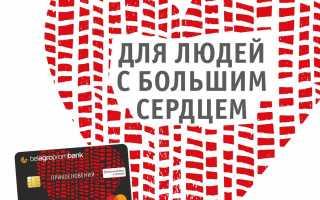 Вклады от Белагропромбанка: виды валюты, процентная ставка, пополнение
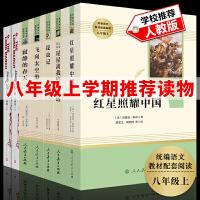 八年级上册红星照耀中国昆虫记长征原著寂静的春天飞向太空港星星离我们有多远正版完整版必读名著人教版初中生阅读人民教育出版社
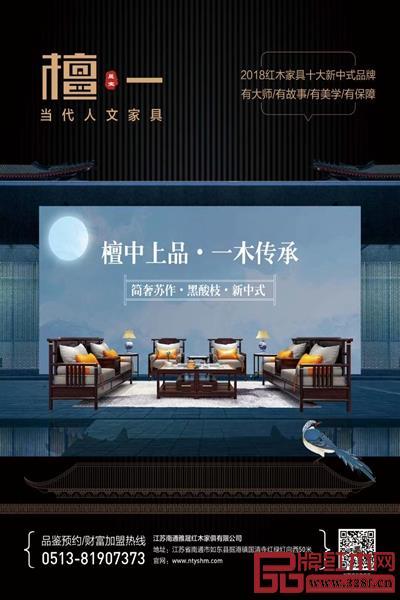 """""""薪火传承,缔造苏作新中式典范""""檀一"""""""
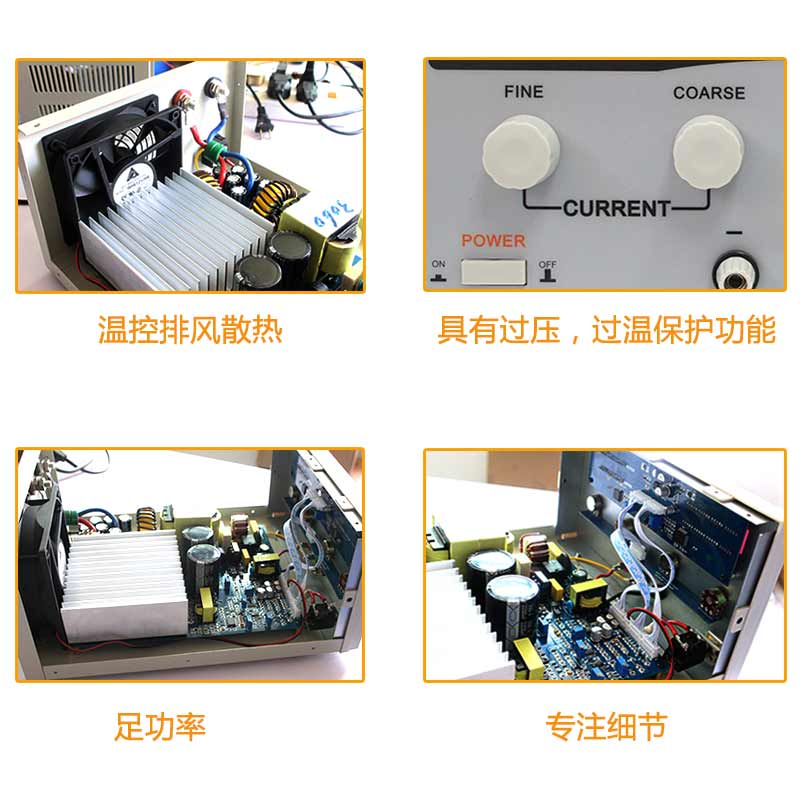 Laboratory scientific voltage regulators adjustable DC power supply 30V 20A Single phase high power switching power supply (7)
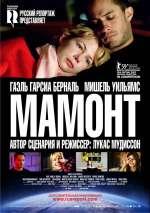 Фильм Мамонт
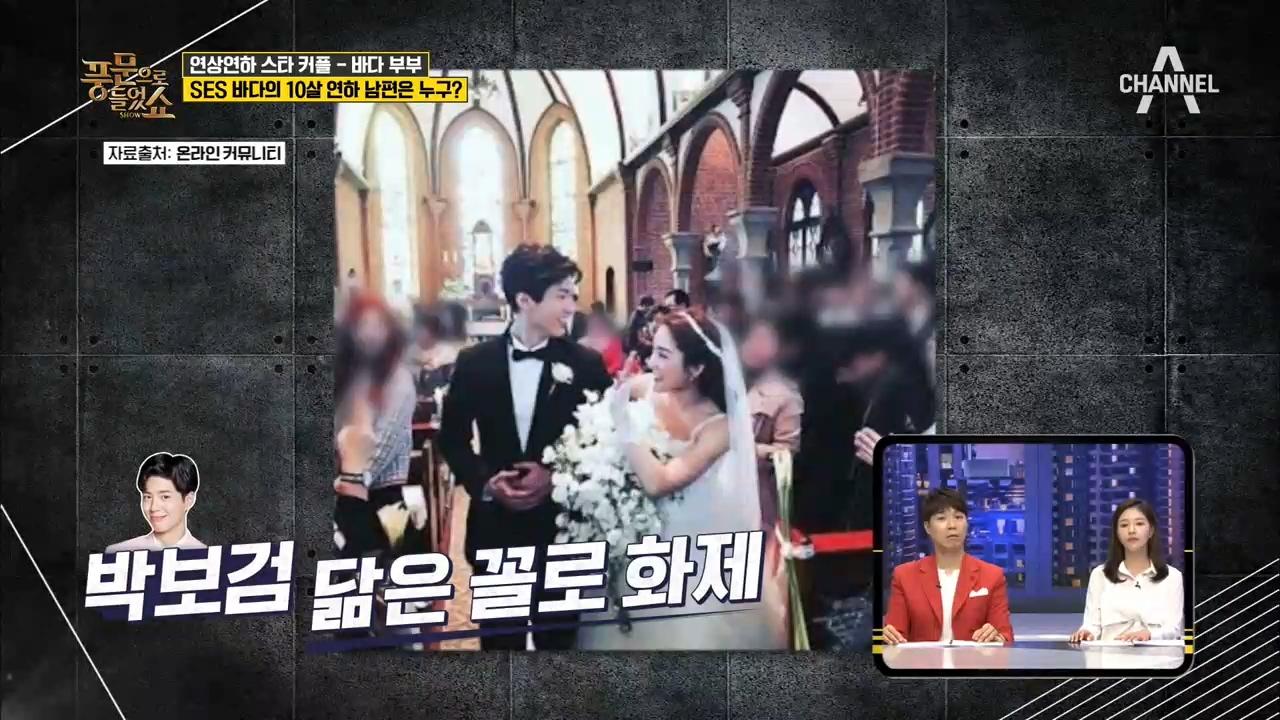요정 출신 바다, 그녀의 남편은 박보검 닮은꼴의 10살 연하남?! 이미지
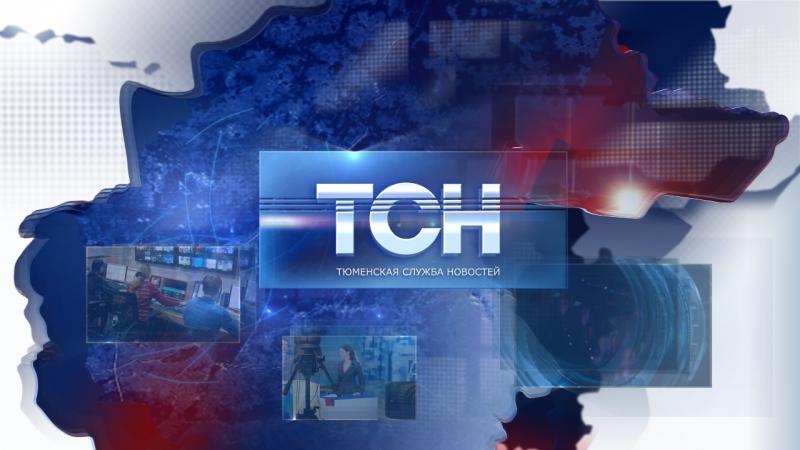 ТСН Итоги-Выпуск от 25 июня 2018 года
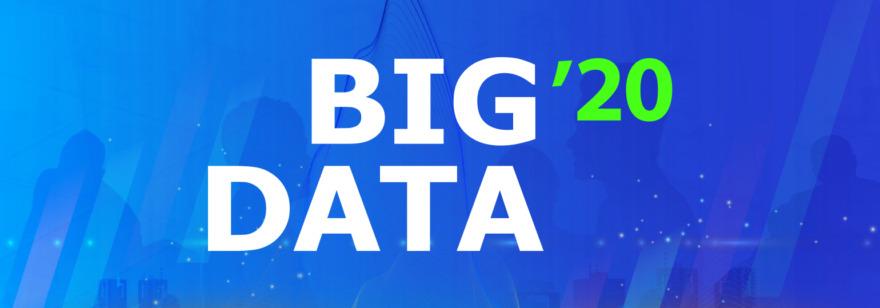 Обложка: Форум BIG DATA 2020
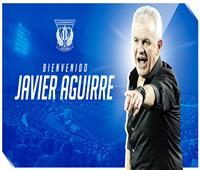 رسميًا.. خافيير أجيري مدربًا لفريق ليجانس الإسباني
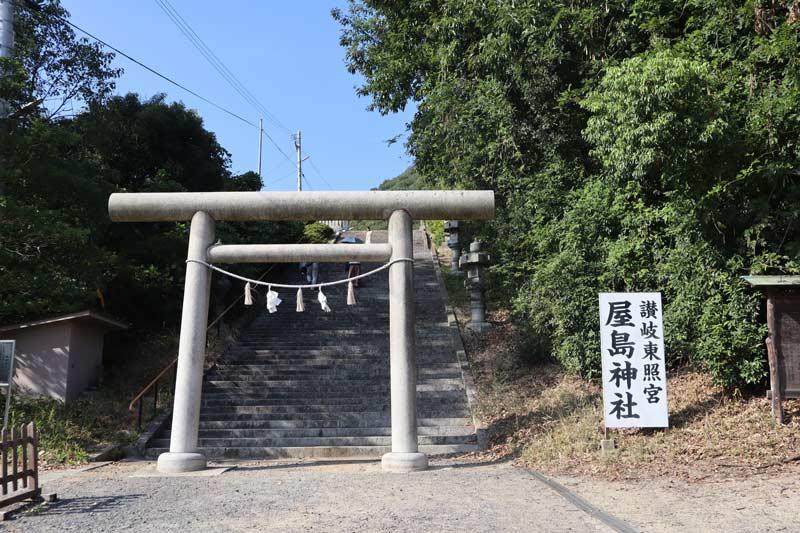 屋島神社第一鳥居
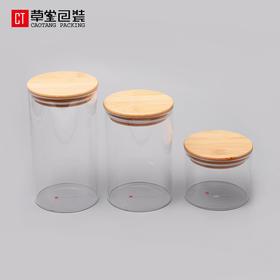 竹盖玻璃密封茶叶罐耐热花草茶罐可雕刻东革阿里玛卡干果定制草堂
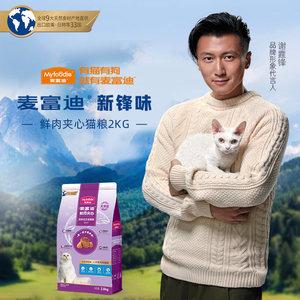 麦富迪夹心2kg冻干全价三文鱼猫粮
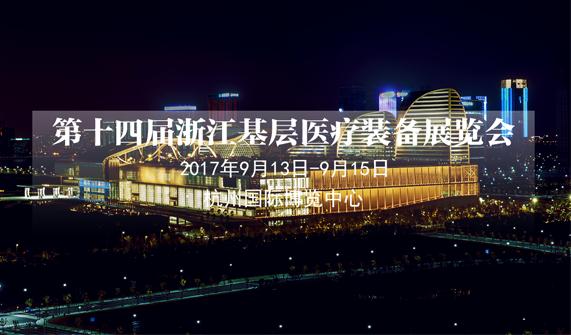 灸大夫浙江基层医疗器械展览会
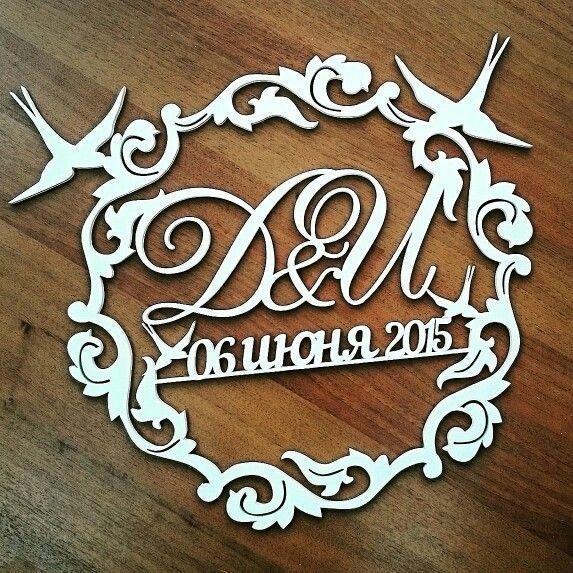 Свадебные монограммы, гербы, вензеля изготовим на заказ.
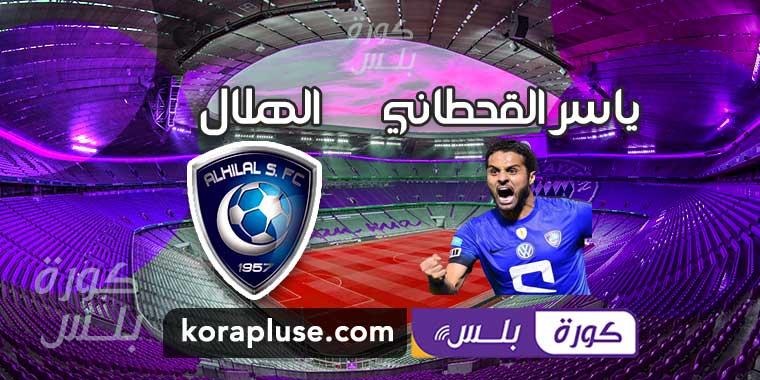 مباراة ياسر القحطاني واصدقاؤه ضد الهلال السعودي بث مباشر مباراه ودية 1-12-2019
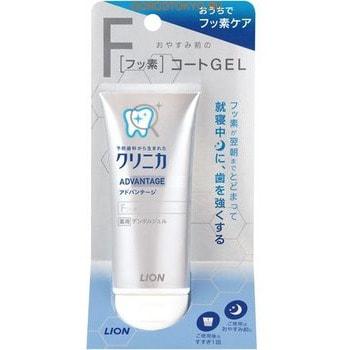 """LION """"Clinica Advantage Dental Gel"""" Лечебно-профилактический зубной гель с фтором, 60 гр. Идеально подходит для чистки зубов перед сном."""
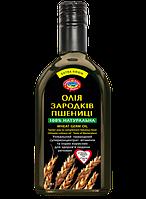 Олія рослинна натуральна зародків пшениці 100мл Golden King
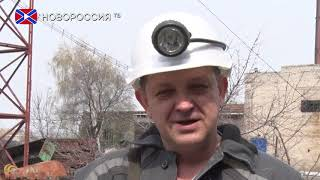 Новая лава на шахтах республики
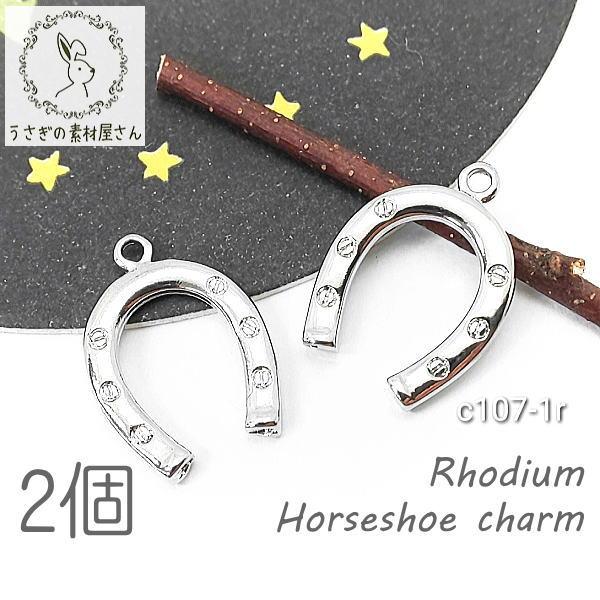 馬蹄 チャーム ホースシュー ネックレストップ 高品質 変色しにくい 韓国製 アクセサリー 2個/本ロジウム/c107-1r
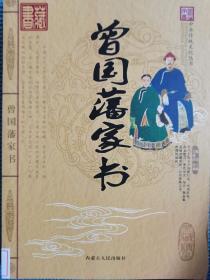 中国传统文化丛书:曾国藩家书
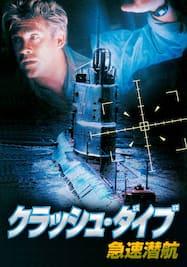 クラッシュ・ダイブ/急速潜航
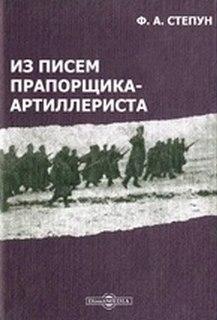 Степун Фёдор - Из писем прапорщика-артиллериста
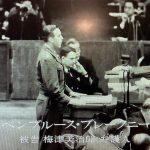 【東京裁判】戦後の極東国際軍事裁判ドキュメンタリー~4時間半強の中で見てほしい5分間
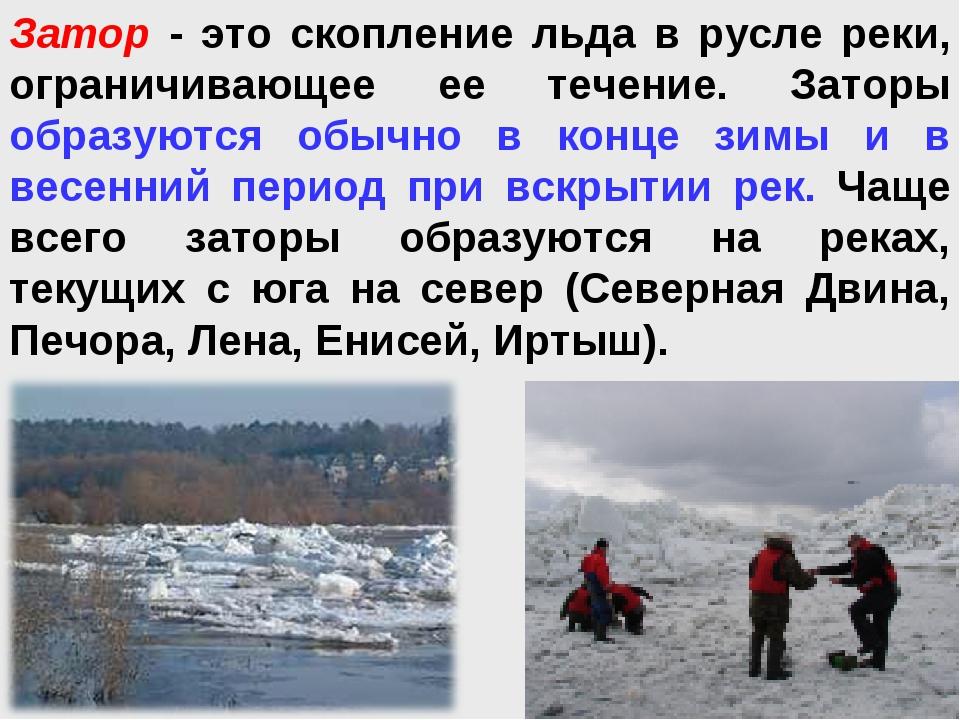 Затор - это скопление льда в русле реки, ограничивающее ее течение. Заторы об...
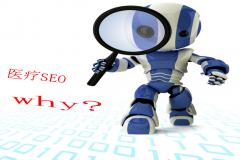 为某医疗门户网站提供SEO优化建议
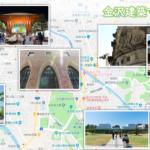 【地図】日帰りで巡る金沢市街の建築マップ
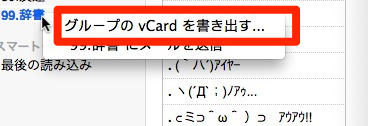 export as vcard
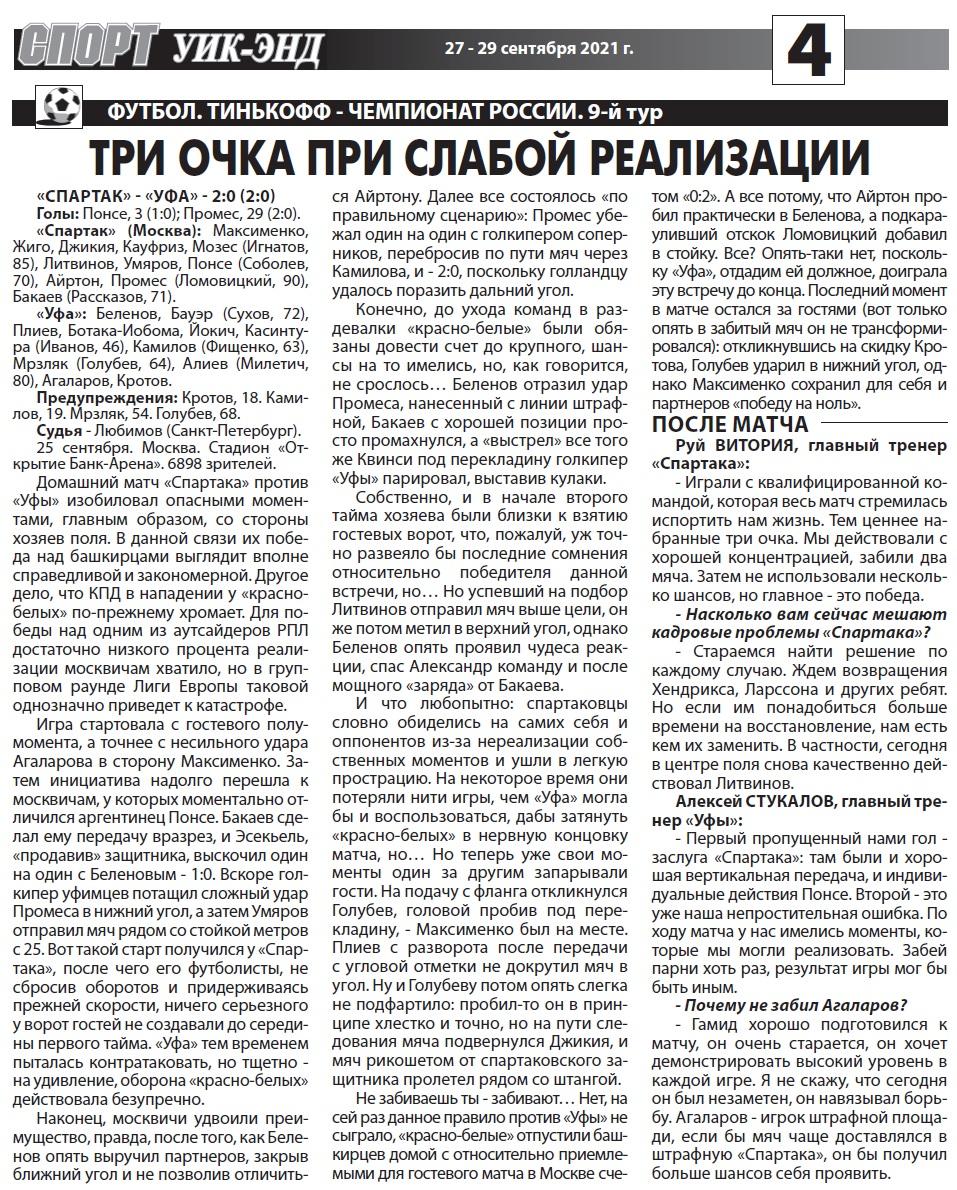 Спартак (Москва) - Уфа (Уфа) 2:0. Нажмите, чтобы посмотреть истинный размер рисунка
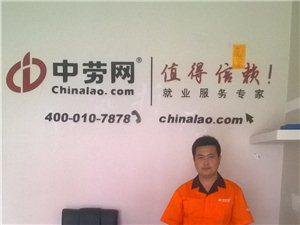中劳网就业服务站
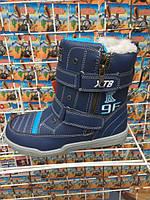 С 33р - 38р - термо ботинки для мальчика зимние XTB синие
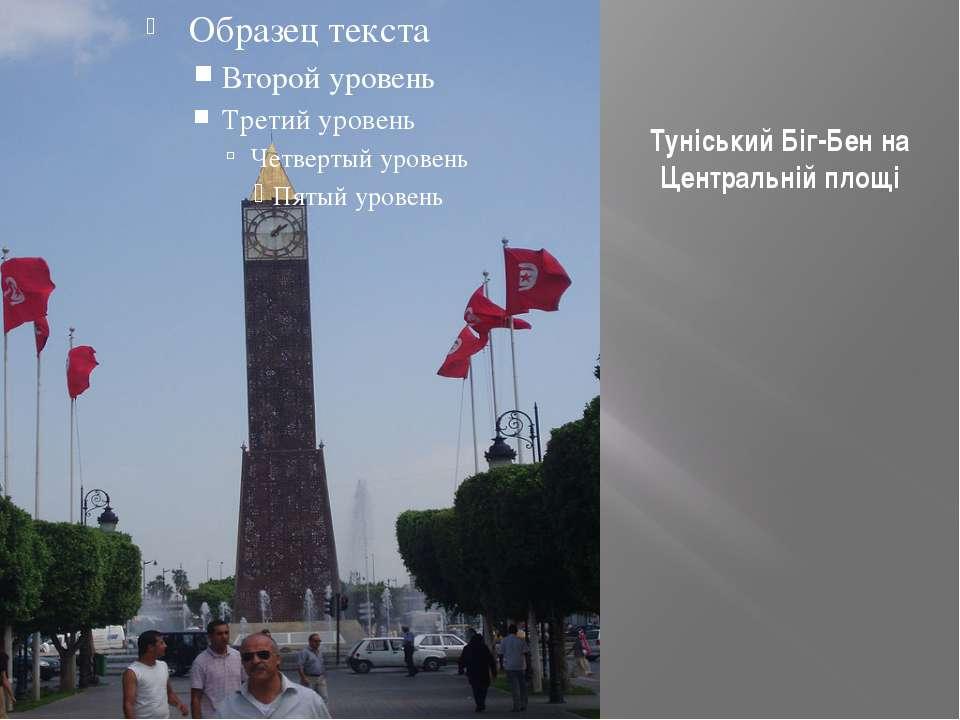 Туніський Біг-Бен на Центральній площі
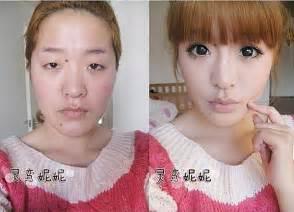 vorher nachher schminke asiatin schminkt sich vorher nachher bilder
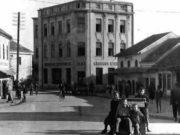 """""""GLAS SRPSKE"""" – ZAPISI IZ ARHIVA: Banjalučki ljekari u Kraljevini Jugoslaviji (1929–1941): Ljekari aktivni na oslobođenoj teritoriji"""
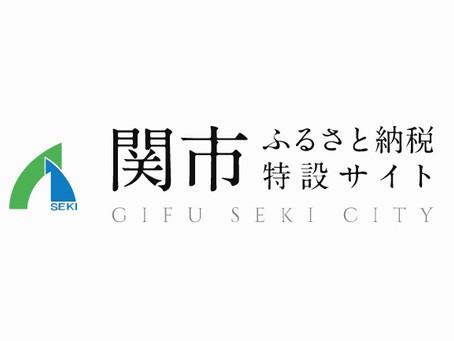 岐阜県関市ふるさと納税で、地元企業が協力して作ったフェイスシールド取扱い開始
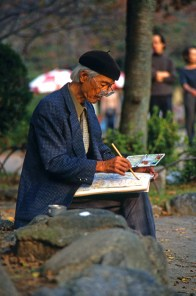 Japan - artist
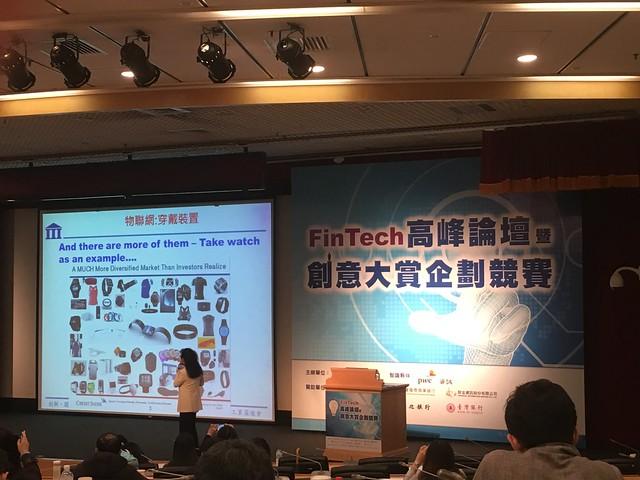 資策會林蔚君:穿戴裝置@FinTech高峰論壇暨創意大賞企劃競賽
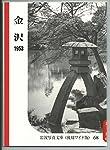 金沢 (岩波写真文庫 復刻ワイド版 (68)―シリーズ 都会の記録 1952〜1957)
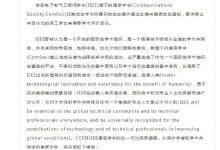 中国计算机学会发表声明:暂时中止与IEEE旗下通信学会的交流与合作-ope体育专业版那点事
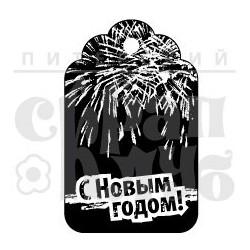 "ФП штамп ""С Новым годом"", 3.8х6см."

::::::::

Work item – Word for word, restate the lines from the first line of the material through the line containing "Фильм Мамонт", with the pictures left out.

Your response –
 Вклады от Белагропромбанка: виды валюты, процентная ставка, пополнение
 八年级上册红星照耀中国昆虫记长征原著寂静的春天飞向太空港星星离我们有多远正版完整版必读名著人教版初中生阅读人民教育出版社
 """""""薪火传承,缔造苏作新中式典范""""檀一"""""""
 Laboratory scientific voltage regulators adjustable DC power supply 30V 20A Single phase high power switching power supply (7)
 Фильм Мамонт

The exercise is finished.